Impacts of Invasive Plants in BC

Why do we need to take immediate action?

Invasive plants pose a threat to our environment, health and safety, and economy due to their great ability as strategists. Invasive plants can out-compete British Columbia's native, crop, and forage plant species for essential resources such as nutrients, sunlight, and water. Invasive plants have no natural predators in these new environments giving them a great competitive advantage against desirable vegetation.

Credit: J. Craig

Invasive plants have many strategies that ensure their success and include:

  • Releasing toxins that are toxic to native species. For example, diffuse knapweed (Centaurea diffusa) emits a toxin called catechin into the soil that can kill native plants.
  • Growing rapidly to shade out native species. For example, The Garry Oak Ecosystem Recovery Team states that Scotch broom (Cytisus scoparius) and gorse (Ulex europaeus) pose some of the most serious threats to Garry oak ecosystems by shading out open understory plants and altering conditions needed by many birds, butterflies, and other species.
  • Reproducing both by seed and vegetatively. For example, orange hawkweed (Hieracium aurantiacum) reproduces by seed, stolons, and rhizomes.
  • Being unpalatable to livestock and other grazing wildlife or containing alkaloids that can be poisonous when ingested. For example, tansy ragwort (Senecio jacobaea) contains toxic alkaloids that can taint honey produced by bees and cause liver damage when ingested by grazing animals.
  • Producing millions of seeds per plant that can lie dormant for decades. For example, purple loosestrife (Lythrum salicaria) can produce 2.5 million seeds per plant per year and gorse seeds have a hard coat and can persist in the soil for up to 40 years.
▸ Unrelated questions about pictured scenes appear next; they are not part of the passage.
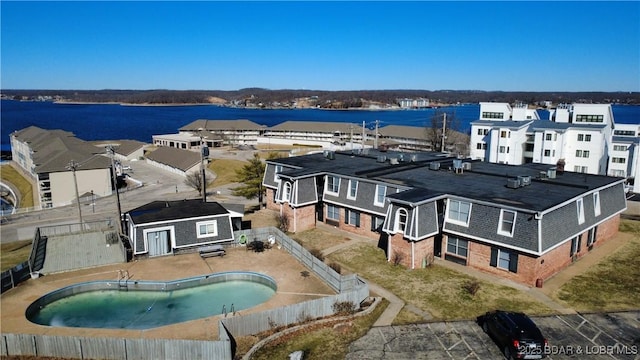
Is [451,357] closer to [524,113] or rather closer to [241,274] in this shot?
[241,274]

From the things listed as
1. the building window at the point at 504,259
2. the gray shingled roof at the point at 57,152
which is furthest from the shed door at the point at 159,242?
the gray shingled roof at the point at 57,152

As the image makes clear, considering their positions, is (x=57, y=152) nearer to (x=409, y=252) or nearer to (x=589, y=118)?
(x=409, y=252)

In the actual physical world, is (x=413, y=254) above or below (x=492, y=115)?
below

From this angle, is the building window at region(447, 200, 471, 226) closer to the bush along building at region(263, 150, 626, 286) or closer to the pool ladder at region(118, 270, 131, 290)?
the bush along building at region(263, 150, 626, 286)

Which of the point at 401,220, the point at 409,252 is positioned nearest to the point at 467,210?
the point at 401,220

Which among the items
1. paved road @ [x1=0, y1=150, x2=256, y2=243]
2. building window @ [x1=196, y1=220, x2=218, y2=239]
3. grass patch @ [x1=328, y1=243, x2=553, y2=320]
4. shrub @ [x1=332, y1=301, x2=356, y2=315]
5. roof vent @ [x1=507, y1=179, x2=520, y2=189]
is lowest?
paved road @ [x1=0, y1=150, x2=256, y2=243]

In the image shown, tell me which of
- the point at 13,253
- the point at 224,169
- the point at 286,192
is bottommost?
the point at 13,253

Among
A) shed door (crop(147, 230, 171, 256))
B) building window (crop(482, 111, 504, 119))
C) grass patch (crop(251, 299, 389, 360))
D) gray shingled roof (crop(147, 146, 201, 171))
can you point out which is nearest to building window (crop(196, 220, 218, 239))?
shed door (crop(147, 230, 171, 256))
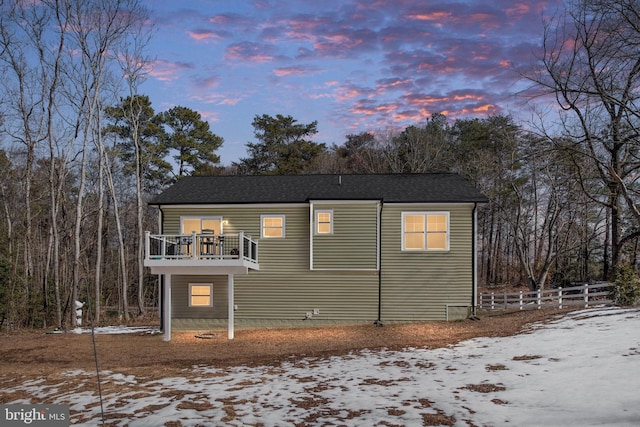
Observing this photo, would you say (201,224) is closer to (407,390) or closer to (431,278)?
(431,278)

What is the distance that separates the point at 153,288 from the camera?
3778 cm

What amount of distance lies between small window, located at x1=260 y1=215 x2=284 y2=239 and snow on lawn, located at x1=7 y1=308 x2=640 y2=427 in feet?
23.7

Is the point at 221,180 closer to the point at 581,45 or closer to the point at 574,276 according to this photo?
the point at 581,45

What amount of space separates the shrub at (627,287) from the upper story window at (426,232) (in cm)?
559

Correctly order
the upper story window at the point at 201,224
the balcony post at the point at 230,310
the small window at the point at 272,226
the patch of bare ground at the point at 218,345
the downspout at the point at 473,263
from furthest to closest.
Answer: the upper story window at the point at 201,224 → the small window at the point at 272,226 → the downspout at the point at 473,263 → the balcony post at the point at 230,310 → the patch of bare ground at the point at 218,345

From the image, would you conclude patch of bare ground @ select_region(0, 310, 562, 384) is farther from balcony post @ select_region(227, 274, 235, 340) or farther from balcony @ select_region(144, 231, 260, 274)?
balcony @ select_region(144, 231, 260, 274)

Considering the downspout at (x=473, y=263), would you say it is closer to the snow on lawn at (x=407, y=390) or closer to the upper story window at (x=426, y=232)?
the upper story window at (x=426, y=232)

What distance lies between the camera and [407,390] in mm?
8922

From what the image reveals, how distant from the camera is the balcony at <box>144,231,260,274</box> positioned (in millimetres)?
16369

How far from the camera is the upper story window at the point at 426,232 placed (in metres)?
18.7

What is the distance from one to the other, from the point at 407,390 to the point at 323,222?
33.5ft

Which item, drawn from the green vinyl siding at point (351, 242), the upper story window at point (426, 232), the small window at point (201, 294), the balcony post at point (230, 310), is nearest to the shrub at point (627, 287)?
the upper story window at point (426, 232)

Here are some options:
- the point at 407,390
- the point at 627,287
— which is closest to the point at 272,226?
the point at 407,390

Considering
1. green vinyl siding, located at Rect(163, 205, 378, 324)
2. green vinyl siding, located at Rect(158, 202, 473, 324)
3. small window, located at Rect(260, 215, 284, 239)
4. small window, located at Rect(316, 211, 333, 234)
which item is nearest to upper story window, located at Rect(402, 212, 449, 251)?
green vinyl siding, located at Rect(158, 202, 473, 324)
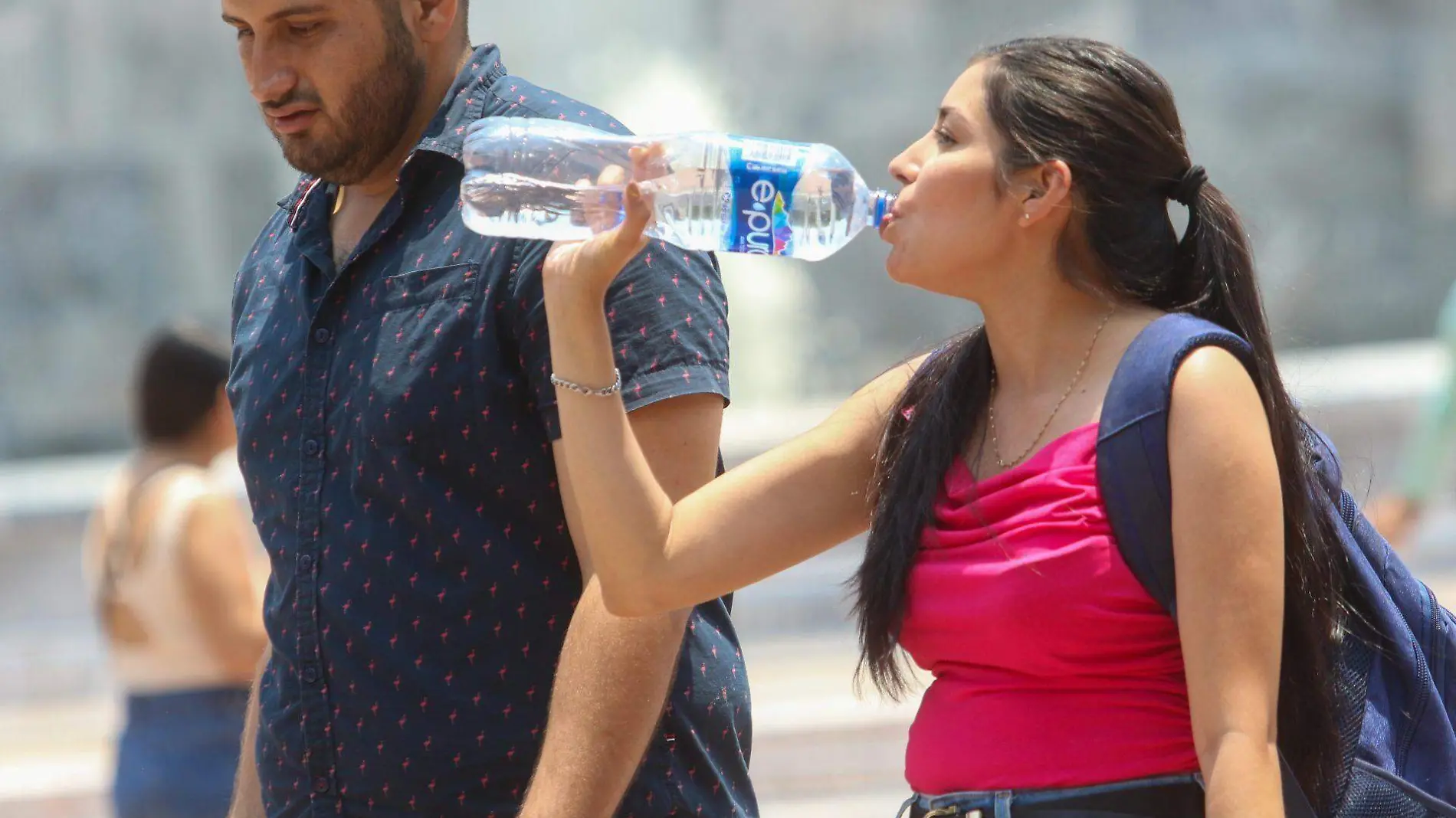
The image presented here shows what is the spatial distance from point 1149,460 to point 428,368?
0.81 metres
Impacts of Invasive Plants in BC
The key is understanding the impacts associated with invasive plants and collaboratively preventing the introduction of new species in British Columbia or detecting them early and responding quickly and efficiently. Once areas are infested by invasive plants, it is extremely difficult – if not impossible – to restore the area to it's natural state.

"...invasive plants (can cause) a level of destruction to the environment and the economy matched only by damage caused by floods, earthquakes, wildfire, hurricanes, and mudslides." US Secretary of the Interior


Economic Impacts

Economic ImpactsInvasive plants cause estimated crop losses of over $50 million annually in British Columbia. Species such as knapweed infest rangelands and reduce forage quality. Many other species out-compete desired species in cultivated fields. Invasive plants can also impact forestry operations by competing with seedlings for light, nutrients, and water; and recreation opportunities by puncturing tires, obstructing trails, and reducing aesthetics.

Currently, economic impacts of invasive plants is not well documented in British Columbia; however, in 2007 an Assessment of Models for the Collation and Communication of Information on the Economic Impacts of Invasive Plants (Report #2) was completed to summarize the benefits of improved awareness of economic impact information for invasive plants. Recommendations from this report led to partnerships with the provincial government to undertake Economics Impacts Research, which will quantify the economic impacts of invasive plants and their management in BC and is currently underway.


Ecological Impacts

Ecologically, invasive plants can alter habitats and disrupt essential ecosystem functions as well as displace native vegetation through the competition for water, nutrients, and space. More specifically, once established invasive plants can reduce soil productivity, impact water quality and quantity, degrade range resources and wildlife habitat, threaten biodiversity, and alter natural fire regimes.

Societal Impacts

When established in crops or natural areas, invasive plants can result in lost incomes; reduced water quality and quantity (increased erosion and sedimentation); reduced land values; damage to private property and infrastructure; and loss of traditional food and medicinal plants. For example, due to the explosion of leafy spurge (Euphorbia esula), Manitoba has experienced a $30 million reduction in land values. Invasive plants can impact human health and safety by obstructing sightlines and road signs along transportation corridors, causing skin burns and dermatitis, and increasing allergies. For example, the leaves and stems of giant hogweed (Heracleum mantegazzianum), an escaped ornamental, contain a clear, watery, highly toxic sap that, if touched, can cause hypersensitivity to sunlight resulting in burns, blisters, and scarring of the skin. WorkSafe BC has issued a Toxic Plant Warning for this plant.